Nessun dubbio era possibile! Laggiù v’era una nave! Ma sarebbe passata al largo o avrebbe approdato? Da li a poche ore, evidentemente, i coloni avrebbero saputo a che partito appigliarsi.

Cyrus Smith e Harbert avevano subito chiamato Gedeon Spilett, Pencroff e Nab nel salone di GraniteHouse e li avevano informati di quanto accadeva. Pencroff, afferrando il cannocchiale, percorse rapidamente l’orizzonte, e fermandosi sul punto, che aveva prodotto l’impercettibile macchia sulla negativa fotografica:

«Per mille diavoli!
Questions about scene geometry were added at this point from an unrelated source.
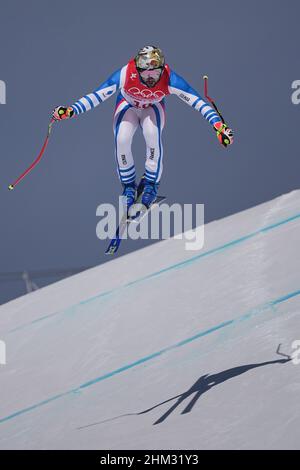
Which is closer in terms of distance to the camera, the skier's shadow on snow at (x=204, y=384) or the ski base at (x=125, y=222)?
the skier's shadow on snow at (x=204, y=384)

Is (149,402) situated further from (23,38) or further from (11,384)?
(23,38)

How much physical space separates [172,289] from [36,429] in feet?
7.11

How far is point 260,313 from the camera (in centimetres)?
601

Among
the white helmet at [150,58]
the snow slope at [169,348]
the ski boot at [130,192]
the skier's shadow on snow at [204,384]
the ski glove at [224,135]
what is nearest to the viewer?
the snow slope at [169,348]

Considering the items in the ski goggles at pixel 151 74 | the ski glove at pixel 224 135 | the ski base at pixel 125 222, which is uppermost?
the ski goggles at pixel 151 74

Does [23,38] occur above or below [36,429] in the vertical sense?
above

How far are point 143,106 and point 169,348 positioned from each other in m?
1.54

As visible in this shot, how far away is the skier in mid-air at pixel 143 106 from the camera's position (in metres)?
5.58

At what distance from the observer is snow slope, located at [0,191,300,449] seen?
469 cm

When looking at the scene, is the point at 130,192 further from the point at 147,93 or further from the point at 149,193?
the point at 147,93

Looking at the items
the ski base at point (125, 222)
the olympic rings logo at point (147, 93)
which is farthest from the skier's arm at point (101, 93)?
the ski base at point (125, 222)

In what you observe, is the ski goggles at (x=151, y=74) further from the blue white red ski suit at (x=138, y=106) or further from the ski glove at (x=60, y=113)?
the ski glove at (x=60, y=113)

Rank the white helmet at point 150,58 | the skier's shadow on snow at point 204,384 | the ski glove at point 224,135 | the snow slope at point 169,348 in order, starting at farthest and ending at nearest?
the white helmet at point 150,58 → the ski glove at point 224,135 → the skier's shadow on snow at point 204,384 → the snow slope at point 169,348
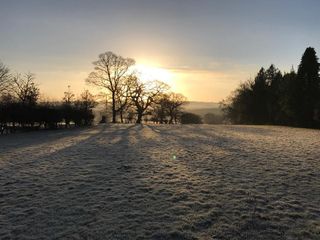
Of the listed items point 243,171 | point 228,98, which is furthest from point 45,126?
point 228,98

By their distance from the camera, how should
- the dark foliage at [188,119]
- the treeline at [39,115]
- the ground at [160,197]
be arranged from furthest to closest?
1. the dark foliage at [188,119]
2. the treeline at [39,115]
3. the ground at [160,197]

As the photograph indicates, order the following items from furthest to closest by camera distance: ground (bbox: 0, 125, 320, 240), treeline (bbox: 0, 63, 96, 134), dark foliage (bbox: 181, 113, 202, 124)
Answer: dark foliage (bbox: 181, 113, 202, 124), treeline (bbox: 0, 63, 96, 134), ground (bbox: 0, 125, 320, 240)

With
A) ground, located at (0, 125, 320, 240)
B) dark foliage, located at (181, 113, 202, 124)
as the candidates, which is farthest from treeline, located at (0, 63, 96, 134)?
dark foliage, located at (181, 113, 202, 124)

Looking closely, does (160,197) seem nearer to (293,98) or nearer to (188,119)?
(293,98)

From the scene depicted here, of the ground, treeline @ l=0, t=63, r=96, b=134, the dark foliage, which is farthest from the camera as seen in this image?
the dark foliage

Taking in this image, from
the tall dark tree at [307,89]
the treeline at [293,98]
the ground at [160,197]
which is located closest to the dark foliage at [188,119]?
the treeline at [293,98]

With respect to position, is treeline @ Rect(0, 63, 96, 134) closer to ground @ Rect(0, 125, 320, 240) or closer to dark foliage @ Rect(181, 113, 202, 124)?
ground @ Rect(0, 125, 320, 240)

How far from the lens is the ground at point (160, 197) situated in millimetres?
7254

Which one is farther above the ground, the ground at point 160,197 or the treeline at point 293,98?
the treeline at point 293,98

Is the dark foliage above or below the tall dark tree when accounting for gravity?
below

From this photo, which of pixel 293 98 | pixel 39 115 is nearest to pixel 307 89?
pixel 293 98

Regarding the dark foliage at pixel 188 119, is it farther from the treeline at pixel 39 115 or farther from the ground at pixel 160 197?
the ground at pixel 160 197

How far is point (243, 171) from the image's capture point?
12438 mm

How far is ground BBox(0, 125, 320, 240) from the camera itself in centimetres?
725
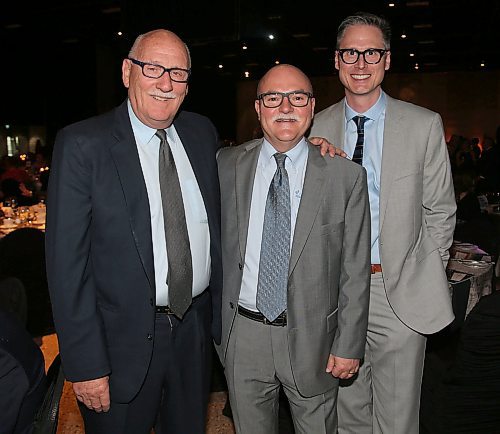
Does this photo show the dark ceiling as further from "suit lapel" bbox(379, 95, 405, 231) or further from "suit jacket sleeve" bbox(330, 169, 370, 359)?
"suit jacket sleeve" bbox(330, 169, 370, 359)

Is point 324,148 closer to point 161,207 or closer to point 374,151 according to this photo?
point 374,151

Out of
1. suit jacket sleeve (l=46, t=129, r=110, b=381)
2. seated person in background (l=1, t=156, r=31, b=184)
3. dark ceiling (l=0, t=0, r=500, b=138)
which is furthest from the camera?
seated person in background (l=1, t=156, r=31, b=184)

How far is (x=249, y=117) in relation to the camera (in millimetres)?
20125

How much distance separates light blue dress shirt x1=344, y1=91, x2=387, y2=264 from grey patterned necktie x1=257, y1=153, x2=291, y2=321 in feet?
1.52

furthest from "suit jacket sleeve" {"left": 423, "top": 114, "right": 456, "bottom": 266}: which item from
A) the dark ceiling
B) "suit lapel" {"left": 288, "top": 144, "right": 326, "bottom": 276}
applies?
the dark ceiling

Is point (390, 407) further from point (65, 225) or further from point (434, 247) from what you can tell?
point (65, 225)

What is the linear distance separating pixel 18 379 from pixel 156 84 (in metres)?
1.02

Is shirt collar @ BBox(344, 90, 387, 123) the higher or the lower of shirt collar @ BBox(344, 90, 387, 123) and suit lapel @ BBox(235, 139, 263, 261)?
the higher

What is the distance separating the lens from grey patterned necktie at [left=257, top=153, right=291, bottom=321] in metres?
1.96

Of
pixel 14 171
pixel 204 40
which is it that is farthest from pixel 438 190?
pixel 14 171

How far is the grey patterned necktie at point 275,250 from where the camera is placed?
1.96 metres

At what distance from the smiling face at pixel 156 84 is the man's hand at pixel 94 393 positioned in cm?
89

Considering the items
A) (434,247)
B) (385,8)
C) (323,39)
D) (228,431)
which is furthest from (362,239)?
(323,39)

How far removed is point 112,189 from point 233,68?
16.8 m
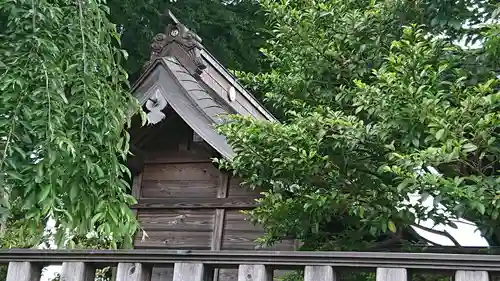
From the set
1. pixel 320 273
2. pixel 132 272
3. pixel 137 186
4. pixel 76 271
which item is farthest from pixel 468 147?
pixel 137 186

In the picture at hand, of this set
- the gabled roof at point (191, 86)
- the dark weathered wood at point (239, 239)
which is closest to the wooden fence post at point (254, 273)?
the gabled roof at point (191, 86)

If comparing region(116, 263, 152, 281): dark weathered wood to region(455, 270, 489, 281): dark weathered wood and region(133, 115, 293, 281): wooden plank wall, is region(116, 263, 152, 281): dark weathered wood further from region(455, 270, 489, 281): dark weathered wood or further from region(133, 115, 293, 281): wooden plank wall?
region(133, 115, 293, 281): wooden plank wall

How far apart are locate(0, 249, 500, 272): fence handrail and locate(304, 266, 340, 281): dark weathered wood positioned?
17 millimetres

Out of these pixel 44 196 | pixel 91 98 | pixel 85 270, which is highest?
pixel 91 98

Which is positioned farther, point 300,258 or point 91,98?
point 91,98

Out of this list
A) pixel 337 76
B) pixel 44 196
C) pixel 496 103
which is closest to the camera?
pixel 44 196

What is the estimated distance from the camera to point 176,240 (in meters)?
6.12

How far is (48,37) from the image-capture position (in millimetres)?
3248

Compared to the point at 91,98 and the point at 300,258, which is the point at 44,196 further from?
the point at 300,258

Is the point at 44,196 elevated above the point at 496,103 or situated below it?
below

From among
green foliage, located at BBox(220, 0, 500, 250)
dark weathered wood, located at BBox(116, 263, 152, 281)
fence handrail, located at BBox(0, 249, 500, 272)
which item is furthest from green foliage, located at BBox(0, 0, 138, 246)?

È proprio una nave!» disse con voce che non esprimeva una eccessiva soddisfazione.

«Viene verso di noi?» domandò Gedeon Spilett.

«Non è ancora possibile precisar nulla,» rispose Pencroff «perché solo la sua alberatura è visibile sull’orizzonte e non si scorge nessuna parte dello scafo.»

«Che cosa bisogna fare?» domandò il ragazzo.

«Aspettare» rispose Cyrus Smith.

E per non breve spazio, di tempo i coloni rimasero silenziosi, in preda a tutti i pensieri, a tutte le emozioni, a tutti i timori, a tutte le speranze, che poteva far nascere in loro quell’avvenimento, il più grave che fosse accaduto dal loro arrivo all’isola di Lincoln.

I coloni, certo, non erano nella situazione di naufraghi abbandonati su di uno sterile isolotto, che disputano la loro miserabile esistenza a una natura maligna e sono incessantemente divorati dal bisogno di rivedere le terre abitate. Pencroff e Nab soprattutto, che si sentivano felici e ricchi a un tempo, non avrebbero lasciato l’isola senza rammarico. Del resto, erano fatti apposta per quella vita nuova, in quella terra che la loro intelligenza aveva, per così dire, incivilito! Ma, insomma, quella nave era, in ogni caso, apportatrice di notizie del continente; era, forse, un lembo di patria che veniva loro incontro! Essa portava degli esseri simili a loro, e si comprende che i loro cuori avessero vivamente trasalito alla sua vista.

Di tanto in tanto Pencroff riprendeva il cannocchiale e si metteva alla finestra. Di là, esaminava con estrema attenzione il bastimento, che era a una distanza di venti miglia a est. I coloni non avevano, dunque, ancora alcun mezzo per segnalare la loro presenza. Una bandiera non sarebbe stata scorta; una detonazione non sarebbe stata udita; un fuoco non sarebbe stato visto.

Tuttavia, era certo che l’isola, dominata dal monte Franklin, non poteva essere sfuggita alle vedette della nave. Ma perché la nave stessa avrebbe atterrato là? Non era un semplice caso, che la spingeva in quella parte del Pacifico, ove le carte non menzionavano alcuna terra, salvo l’isolotto di Tabor, ch’era esso pure fuori delle rotte ordinariamente seguite dalle navi di altura degli arcipelaghi polinesiani, della Nuova Zelanda e della costa americana?

A questa domanda, che ciascuno faceva a se stesso, Harbert diede subito una risposta.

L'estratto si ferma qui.